-- DOCUMENT SEGMENT --
"""

Skip site navigation (1)Skip section navigation (2)
Date:      Tue, 07 Dec 1999 20:01:39 +0800
From:      Peter Wemm <peter@netplex.com.au>
To:        Ed Hall <edhall@screech.weirdnoise.com>
Cc:        Matthew Dillon <dillon@apollo.backplane.com>, "Jonathan M. Bresler" <jmb@hub.freebsd.org>, kris@hub.freebsd.org, freebsd-hackers@FreeBSD.ORG
Subject:   Re: PCI DMA lockups in 3.2 (3.3 maybe?) 
Message-ID:  <19991207120139.869F01CC6@overcee.netplex.com.au>
In-Reply-To: Message from Ed Hall <edhall@screech.weirdnoise.com>  of "Mon, 06 Dec 1999 13:26:38 PST." <199912062126.NAA30946@screech.weirdnoise.com> 

next in thread | previous in thread | raw e-mail | index | archive | help
Ed Hall wrote:
> : you wrote:
> : : I wrote:
> : :4) Using a different SCSI driver (Peter managed to get a driver from 4.0
> : :   hooked up under 3.3, and it survived two days of torture that would
> : :   have toasted things within an hour using the stock driver; you'll have
> : :   to ask him for details).

"""

-- WORK TO COMPLETE --
• 1. Transcribe the PCI DMA lockup message from "Skip site navigation" to "3.2 (3.3 maybe?)".
• 2. In the PCI DMA lockup message, how long did the 3.3 system with the driver from 4.0 survive torture?
The data that follows is separate material from the PCI DMA lockup message.

-- RECORDED INFORMATION --
"""

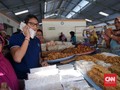 Harga Tempe Versi Jokowi Beda 180 Derajat dengan Temuan Sandi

"""

-- SOLUTIONS IN ORDER --
• 1.
Skip site navigation (1)Skip section navigation (2)
Date:      Tue, 07 Dec 1999 20:01:39 +0800
From:      Peter Wemm <peter@netplex.com.au>
To:        Ed Hall <edhall@screech.weirdnoise.com>
Cc:        Matthew Dillon <dillon@apollo.backplane.com>, "Jonathan M. Bresler" <jmb@hub.freebsd.org>, kris@hub.freebsd.org, freebsd-hackers@FreeBSD.ORG
Subject:   Re: PCI DMA lockups in 3.2 (3.3 maybe?)

• 2. Two days.